Governor Eric Holcomb signed new legislation in early March banning all cell phone use while driving. Emergency calls behind the wheel are still allowed. Previous laws became difficult for law enforcement to enforce as the legislation had various loopholes.

“The officer, the deputy, the state trooper would actually have to see the phone with the text screen up, and messages being read, to enforce that,” explains Senior Trooper Klingkammer.

Before the law goes into effect, drivers have been allowed to operate their GPS applications on their phone while driving. Moving forward, drivers will have to utilize Bluetooth capabilities in their vehicles or find another means of driving hands-free. For people without Bluetooth in their vehicle, a pair of headphones with a microphone will do, as long as only one ear of the headset is used while driving.

Law enforcement is always amazed by what they see while out on patrol.

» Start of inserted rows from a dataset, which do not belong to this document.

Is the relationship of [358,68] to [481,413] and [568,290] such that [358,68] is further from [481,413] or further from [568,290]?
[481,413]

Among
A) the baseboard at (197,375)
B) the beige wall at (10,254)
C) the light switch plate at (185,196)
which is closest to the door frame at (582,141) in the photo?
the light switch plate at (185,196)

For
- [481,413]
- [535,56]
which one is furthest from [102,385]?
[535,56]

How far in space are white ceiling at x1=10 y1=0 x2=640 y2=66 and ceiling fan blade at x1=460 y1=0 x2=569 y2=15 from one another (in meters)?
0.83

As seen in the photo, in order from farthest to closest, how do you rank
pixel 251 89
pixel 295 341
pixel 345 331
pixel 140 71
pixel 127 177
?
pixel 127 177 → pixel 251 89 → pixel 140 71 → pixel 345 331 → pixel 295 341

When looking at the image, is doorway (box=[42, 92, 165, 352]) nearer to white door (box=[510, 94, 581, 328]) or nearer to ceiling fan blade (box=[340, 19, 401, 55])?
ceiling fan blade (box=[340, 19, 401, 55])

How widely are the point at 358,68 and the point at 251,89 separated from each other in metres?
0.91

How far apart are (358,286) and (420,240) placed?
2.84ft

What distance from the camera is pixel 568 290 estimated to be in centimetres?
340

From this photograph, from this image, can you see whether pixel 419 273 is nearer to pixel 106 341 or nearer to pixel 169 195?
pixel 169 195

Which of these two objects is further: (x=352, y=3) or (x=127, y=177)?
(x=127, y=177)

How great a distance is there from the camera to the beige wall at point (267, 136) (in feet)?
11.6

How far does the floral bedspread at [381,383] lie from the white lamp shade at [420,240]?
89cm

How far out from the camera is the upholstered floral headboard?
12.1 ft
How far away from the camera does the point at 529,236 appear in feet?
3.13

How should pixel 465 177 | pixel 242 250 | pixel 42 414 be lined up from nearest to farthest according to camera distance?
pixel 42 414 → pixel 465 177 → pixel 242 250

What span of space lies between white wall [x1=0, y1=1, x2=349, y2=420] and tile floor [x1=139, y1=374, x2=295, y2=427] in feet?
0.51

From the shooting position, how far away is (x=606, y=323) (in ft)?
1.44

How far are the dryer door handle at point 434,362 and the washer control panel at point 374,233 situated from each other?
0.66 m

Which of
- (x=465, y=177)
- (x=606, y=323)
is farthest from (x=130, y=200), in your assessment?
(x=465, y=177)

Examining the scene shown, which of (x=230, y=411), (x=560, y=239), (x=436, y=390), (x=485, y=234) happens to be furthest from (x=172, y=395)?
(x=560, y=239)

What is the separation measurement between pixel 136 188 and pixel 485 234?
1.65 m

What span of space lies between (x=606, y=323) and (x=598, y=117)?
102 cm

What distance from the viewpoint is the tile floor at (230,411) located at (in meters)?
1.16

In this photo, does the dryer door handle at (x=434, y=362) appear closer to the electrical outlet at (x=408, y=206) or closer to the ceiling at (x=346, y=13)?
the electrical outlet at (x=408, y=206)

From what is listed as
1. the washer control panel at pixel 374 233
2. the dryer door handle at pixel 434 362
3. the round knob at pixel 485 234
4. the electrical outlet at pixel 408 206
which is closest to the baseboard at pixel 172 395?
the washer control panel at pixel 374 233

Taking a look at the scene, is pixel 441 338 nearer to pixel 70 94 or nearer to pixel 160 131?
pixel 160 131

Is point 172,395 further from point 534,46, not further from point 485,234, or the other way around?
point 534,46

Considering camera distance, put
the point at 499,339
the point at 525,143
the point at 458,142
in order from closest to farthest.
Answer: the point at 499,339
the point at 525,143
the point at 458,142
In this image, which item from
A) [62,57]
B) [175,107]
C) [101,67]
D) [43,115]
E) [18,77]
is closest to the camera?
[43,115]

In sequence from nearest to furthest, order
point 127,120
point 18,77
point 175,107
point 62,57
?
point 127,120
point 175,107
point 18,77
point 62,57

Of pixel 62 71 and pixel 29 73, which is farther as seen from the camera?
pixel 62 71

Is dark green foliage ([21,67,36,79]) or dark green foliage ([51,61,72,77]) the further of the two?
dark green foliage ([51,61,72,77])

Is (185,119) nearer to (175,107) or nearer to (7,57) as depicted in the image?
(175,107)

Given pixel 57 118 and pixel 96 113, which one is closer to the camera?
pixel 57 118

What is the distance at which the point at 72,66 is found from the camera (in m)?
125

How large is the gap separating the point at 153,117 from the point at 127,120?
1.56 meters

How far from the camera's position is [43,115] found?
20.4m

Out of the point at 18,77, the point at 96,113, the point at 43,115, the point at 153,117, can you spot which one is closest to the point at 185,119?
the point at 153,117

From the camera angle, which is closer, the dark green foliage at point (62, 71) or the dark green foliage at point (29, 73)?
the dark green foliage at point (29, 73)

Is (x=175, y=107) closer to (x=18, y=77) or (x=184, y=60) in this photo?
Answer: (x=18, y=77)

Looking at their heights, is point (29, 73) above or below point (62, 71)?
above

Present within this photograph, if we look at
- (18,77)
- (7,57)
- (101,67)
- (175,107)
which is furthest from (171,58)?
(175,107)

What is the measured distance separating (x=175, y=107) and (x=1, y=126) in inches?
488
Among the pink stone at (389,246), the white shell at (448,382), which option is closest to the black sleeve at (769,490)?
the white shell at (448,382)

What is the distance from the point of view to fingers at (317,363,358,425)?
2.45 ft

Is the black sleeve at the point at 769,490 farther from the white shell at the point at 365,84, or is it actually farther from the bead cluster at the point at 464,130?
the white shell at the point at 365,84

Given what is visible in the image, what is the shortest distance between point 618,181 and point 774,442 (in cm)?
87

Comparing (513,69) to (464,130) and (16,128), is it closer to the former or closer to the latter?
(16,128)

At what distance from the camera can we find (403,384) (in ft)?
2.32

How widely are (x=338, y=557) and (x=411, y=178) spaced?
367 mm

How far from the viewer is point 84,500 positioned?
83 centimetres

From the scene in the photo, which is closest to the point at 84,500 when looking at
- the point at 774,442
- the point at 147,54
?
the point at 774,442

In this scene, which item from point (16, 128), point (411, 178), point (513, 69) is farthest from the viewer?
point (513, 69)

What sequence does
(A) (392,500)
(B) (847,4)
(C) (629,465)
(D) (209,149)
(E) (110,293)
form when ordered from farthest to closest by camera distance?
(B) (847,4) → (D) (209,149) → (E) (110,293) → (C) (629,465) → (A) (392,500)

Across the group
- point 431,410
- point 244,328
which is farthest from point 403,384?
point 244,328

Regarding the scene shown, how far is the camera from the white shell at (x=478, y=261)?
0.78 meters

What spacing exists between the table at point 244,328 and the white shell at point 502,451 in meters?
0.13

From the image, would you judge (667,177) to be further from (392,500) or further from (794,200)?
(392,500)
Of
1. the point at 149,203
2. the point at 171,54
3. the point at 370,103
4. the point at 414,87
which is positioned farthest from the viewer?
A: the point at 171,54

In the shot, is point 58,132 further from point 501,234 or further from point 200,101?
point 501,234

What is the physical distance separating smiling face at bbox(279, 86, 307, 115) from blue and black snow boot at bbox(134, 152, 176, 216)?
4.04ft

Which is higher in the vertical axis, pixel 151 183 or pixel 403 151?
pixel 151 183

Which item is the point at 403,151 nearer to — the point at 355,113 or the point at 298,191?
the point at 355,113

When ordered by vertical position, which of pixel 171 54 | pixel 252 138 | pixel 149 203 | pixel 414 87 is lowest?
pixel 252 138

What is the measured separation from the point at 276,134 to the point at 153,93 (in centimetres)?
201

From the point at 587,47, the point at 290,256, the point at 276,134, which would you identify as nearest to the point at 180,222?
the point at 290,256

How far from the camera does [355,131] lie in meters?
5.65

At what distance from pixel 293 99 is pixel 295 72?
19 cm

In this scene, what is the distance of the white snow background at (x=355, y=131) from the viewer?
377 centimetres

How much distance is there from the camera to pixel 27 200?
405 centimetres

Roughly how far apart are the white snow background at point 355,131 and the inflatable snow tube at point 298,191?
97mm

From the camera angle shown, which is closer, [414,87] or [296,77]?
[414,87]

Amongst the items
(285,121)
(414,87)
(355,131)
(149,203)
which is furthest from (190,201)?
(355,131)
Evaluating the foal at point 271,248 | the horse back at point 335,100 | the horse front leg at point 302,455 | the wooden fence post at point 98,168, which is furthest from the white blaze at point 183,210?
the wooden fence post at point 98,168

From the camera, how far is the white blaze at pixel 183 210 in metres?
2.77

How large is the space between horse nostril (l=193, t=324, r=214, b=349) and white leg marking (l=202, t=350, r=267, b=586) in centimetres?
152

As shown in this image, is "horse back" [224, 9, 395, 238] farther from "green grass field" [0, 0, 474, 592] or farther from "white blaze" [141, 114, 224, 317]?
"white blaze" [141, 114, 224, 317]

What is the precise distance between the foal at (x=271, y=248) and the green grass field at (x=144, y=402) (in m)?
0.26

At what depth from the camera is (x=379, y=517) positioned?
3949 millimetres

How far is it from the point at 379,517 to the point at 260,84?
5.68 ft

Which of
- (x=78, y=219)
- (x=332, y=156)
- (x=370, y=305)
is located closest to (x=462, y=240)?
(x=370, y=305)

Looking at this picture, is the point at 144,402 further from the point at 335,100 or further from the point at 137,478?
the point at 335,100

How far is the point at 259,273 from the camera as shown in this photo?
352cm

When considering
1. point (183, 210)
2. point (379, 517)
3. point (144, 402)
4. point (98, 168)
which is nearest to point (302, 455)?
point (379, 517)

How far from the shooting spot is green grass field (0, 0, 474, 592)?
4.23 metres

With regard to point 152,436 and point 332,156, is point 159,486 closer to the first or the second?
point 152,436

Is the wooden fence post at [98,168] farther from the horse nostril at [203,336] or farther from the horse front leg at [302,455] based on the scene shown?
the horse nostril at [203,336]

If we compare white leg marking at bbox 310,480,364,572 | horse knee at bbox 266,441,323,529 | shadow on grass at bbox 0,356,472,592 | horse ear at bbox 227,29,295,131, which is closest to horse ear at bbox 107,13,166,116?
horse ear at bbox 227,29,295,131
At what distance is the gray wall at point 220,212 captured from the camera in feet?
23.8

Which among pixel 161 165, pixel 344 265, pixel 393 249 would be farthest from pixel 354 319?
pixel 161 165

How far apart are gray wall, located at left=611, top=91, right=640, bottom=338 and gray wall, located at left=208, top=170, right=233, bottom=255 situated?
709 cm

“If I recall correctly it was speeding,” starts Senior Trooper Klingkammer, “When I walked up to the vehicle, he had his phone on his dashboard blocking his speedometer and such while watching a TV show.”

The Indiana Department of Transportation says states that have adopted similar rules have seen a 20% drop in crash rates over the first few years.

“If you do need to make phone call for any reason, we ask that you pull off in a safe place on the interstate,” details Mallory Duncan with INDOT, “You cannot pull off onto the shoulder unless it’s an emergency.”

An adjustment period is expected as drivers begin to adhere to the new rules. Senior Trooper Klingkammer says each situation will be judged on a case-by-case basis.